>> Begin

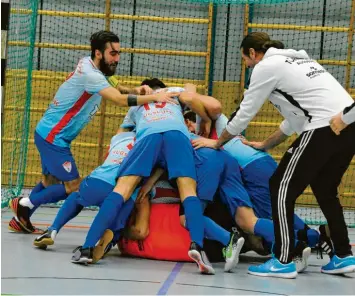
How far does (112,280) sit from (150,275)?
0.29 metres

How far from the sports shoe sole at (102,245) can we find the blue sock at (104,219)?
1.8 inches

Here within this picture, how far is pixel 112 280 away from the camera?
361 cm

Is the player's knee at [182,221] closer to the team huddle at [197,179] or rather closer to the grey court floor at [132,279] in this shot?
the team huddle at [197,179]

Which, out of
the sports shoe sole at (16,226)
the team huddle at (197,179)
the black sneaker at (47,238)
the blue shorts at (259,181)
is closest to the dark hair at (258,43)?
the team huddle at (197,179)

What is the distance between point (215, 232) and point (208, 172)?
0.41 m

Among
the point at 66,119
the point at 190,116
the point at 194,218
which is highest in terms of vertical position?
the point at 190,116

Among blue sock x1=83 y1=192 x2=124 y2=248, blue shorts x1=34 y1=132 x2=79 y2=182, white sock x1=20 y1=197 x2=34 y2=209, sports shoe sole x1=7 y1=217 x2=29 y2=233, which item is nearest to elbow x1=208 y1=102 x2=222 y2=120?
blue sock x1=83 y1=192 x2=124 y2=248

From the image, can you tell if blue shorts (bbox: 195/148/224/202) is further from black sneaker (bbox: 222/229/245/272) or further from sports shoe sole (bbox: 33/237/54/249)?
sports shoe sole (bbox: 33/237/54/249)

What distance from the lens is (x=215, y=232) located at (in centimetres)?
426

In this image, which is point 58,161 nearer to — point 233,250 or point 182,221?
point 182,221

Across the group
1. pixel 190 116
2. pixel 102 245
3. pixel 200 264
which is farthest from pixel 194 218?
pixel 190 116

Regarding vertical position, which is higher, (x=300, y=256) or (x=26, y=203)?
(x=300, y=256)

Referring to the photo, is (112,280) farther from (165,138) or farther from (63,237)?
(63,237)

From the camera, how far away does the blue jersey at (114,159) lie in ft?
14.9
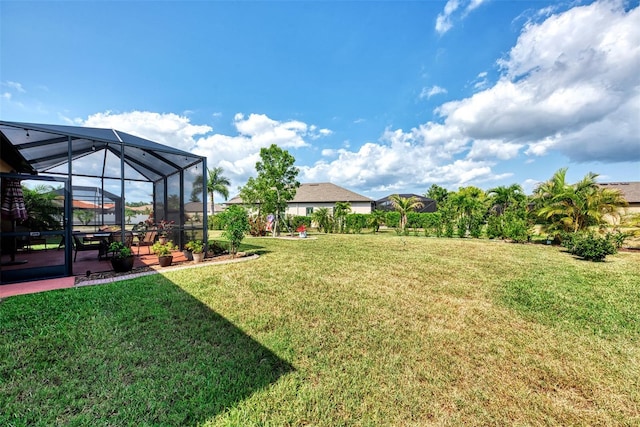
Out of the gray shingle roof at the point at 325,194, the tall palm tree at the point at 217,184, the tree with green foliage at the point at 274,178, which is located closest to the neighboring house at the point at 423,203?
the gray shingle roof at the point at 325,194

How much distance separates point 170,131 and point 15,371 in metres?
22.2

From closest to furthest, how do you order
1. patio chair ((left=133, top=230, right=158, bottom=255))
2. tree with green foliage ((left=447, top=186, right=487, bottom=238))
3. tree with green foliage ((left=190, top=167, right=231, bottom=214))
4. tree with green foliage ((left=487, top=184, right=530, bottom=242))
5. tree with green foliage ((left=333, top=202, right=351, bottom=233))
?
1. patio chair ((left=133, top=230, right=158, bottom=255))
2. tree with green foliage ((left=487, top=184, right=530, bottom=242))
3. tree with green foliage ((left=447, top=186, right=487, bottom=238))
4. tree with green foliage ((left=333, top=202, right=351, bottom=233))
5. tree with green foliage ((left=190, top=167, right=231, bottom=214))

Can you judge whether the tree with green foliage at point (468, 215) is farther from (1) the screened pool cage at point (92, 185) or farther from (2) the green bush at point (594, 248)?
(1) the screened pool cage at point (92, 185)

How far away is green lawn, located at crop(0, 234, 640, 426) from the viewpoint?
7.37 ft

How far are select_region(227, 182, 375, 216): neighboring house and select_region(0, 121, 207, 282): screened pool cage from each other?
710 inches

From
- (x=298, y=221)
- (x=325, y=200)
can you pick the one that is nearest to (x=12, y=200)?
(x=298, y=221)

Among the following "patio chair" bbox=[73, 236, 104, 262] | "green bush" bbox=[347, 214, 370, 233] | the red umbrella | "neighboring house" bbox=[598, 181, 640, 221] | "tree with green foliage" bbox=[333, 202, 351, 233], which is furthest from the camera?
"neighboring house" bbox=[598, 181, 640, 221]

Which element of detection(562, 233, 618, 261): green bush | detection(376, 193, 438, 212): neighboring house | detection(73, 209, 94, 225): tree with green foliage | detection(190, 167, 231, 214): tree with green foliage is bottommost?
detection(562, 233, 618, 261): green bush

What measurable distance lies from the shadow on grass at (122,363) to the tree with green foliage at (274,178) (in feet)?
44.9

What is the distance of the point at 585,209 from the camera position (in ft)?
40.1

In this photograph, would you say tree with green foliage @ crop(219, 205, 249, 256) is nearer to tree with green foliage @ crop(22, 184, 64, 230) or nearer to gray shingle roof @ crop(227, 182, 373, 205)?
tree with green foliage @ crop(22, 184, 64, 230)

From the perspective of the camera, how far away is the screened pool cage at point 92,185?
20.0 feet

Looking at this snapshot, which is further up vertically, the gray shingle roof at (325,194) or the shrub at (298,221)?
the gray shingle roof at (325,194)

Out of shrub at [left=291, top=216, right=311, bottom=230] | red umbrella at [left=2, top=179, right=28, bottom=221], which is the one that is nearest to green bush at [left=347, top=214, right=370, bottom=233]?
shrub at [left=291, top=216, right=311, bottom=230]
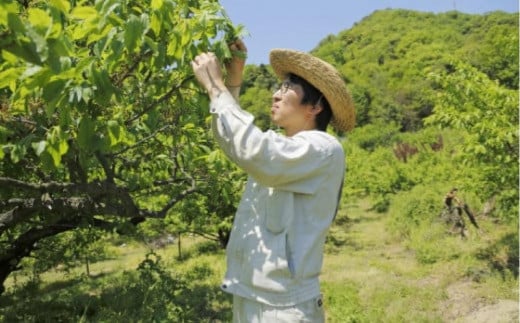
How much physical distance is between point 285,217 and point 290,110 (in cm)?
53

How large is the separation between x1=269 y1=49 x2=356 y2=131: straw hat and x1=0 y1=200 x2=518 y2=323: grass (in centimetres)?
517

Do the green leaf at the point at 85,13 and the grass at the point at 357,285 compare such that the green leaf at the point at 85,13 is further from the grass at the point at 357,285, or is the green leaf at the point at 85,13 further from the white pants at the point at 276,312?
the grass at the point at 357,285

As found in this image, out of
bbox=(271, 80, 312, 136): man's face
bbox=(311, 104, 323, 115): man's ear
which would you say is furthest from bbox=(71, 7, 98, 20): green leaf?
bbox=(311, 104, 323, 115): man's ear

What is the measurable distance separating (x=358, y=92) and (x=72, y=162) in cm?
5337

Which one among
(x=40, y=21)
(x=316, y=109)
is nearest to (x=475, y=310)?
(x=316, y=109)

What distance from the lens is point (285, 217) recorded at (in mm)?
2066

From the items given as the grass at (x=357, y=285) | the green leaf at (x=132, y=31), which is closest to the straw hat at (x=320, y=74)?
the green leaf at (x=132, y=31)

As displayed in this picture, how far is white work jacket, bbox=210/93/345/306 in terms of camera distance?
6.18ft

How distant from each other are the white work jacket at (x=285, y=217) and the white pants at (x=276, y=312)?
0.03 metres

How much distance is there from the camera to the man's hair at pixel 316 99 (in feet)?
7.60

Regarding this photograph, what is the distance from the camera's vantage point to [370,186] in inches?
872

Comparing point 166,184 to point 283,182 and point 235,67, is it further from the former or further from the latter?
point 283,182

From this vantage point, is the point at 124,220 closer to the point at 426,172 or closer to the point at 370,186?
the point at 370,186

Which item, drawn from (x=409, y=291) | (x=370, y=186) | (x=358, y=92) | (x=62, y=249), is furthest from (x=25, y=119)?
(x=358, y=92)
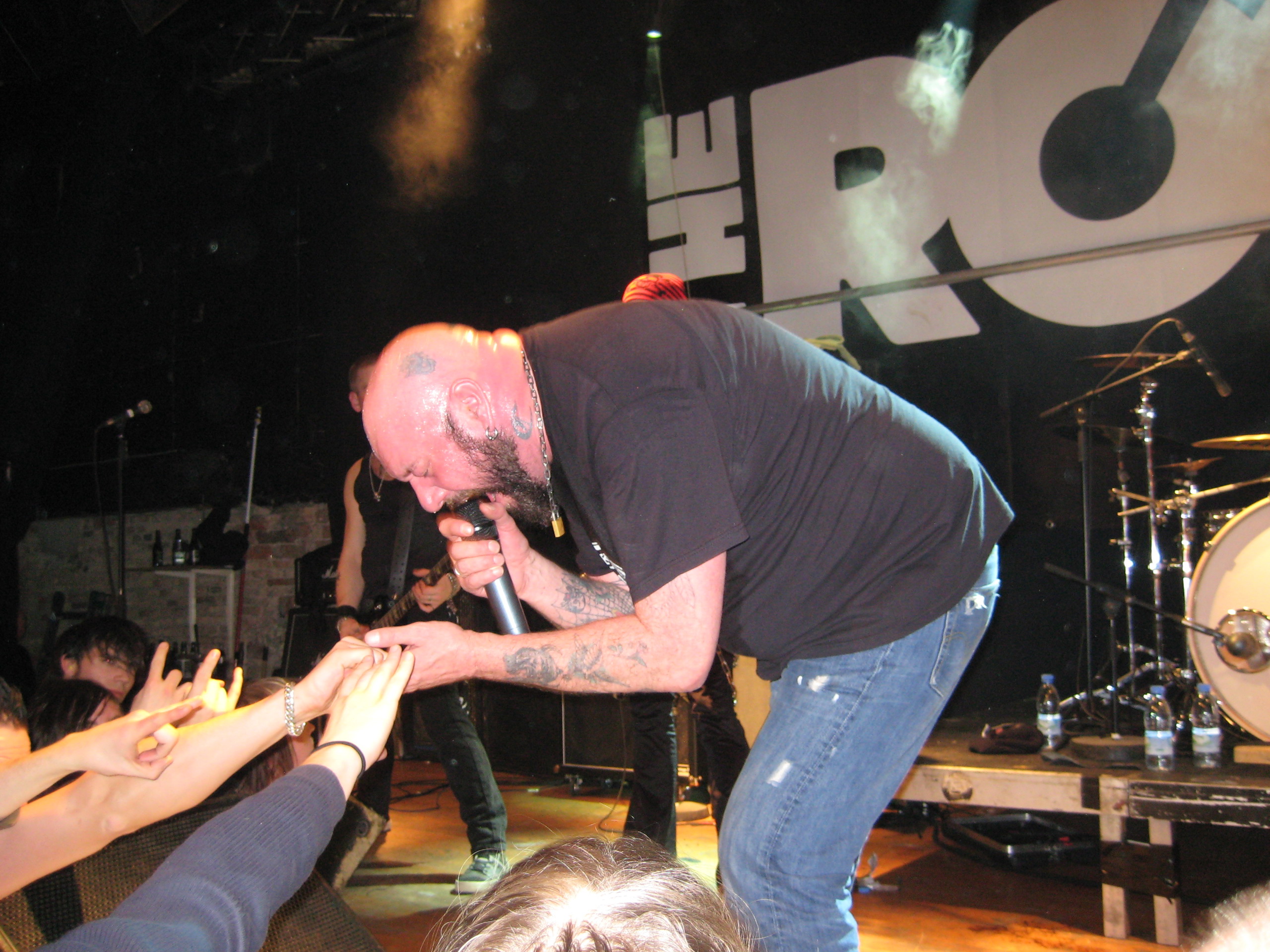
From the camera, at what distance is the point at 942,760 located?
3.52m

>> End
>> Begin

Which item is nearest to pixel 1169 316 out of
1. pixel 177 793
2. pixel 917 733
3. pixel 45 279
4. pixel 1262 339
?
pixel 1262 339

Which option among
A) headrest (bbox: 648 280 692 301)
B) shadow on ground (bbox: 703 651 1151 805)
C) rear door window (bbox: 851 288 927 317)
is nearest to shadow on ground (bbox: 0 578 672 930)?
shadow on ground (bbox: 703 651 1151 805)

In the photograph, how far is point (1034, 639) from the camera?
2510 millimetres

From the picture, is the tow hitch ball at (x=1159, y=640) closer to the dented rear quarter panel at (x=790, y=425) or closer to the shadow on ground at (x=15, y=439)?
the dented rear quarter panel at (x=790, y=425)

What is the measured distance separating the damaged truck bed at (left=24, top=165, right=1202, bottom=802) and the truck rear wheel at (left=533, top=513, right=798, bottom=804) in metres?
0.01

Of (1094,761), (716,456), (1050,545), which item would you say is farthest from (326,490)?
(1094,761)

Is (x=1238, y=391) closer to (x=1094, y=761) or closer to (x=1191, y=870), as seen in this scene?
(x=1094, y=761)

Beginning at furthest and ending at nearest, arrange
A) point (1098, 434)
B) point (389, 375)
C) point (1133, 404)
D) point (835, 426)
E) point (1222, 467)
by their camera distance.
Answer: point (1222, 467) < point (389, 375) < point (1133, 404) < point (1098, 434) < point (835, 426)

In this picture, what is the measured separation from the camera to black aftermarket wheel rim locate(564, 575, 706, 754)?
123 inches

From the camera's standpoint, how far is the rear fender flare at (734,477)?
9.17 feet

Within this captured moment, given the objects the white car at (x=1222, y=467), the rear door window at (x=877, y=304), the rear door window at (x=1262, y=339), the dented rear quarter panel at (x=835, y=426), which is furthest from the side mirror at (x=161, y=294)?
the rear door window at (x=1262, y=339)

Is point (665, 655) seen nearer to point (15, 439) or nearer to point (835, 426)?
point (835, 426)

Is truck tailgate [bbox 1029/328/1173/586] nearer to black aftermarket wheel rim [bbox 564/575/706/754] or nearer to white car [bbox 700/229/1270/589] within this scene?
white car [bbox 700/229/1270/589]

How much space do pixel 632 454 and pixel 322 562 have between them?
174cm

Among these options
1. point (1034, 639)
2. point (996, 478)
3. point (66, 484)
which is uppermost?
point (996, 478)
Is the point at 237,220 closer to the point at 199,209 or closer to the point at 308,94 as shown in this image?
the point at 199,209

>> End

## Direction
Which lines in the records contain the string "feet"? Extract each of them in full, matching case exactly.

## Solution to this problem
What measurable distance lies from the shadow on grass at (122,363) to the tree with green foliage at (274,178) (in feet)?
20.0 feet
How much distance is there from the camera to the man's hair at pixel 316 99 (in feet)?
9.17 feet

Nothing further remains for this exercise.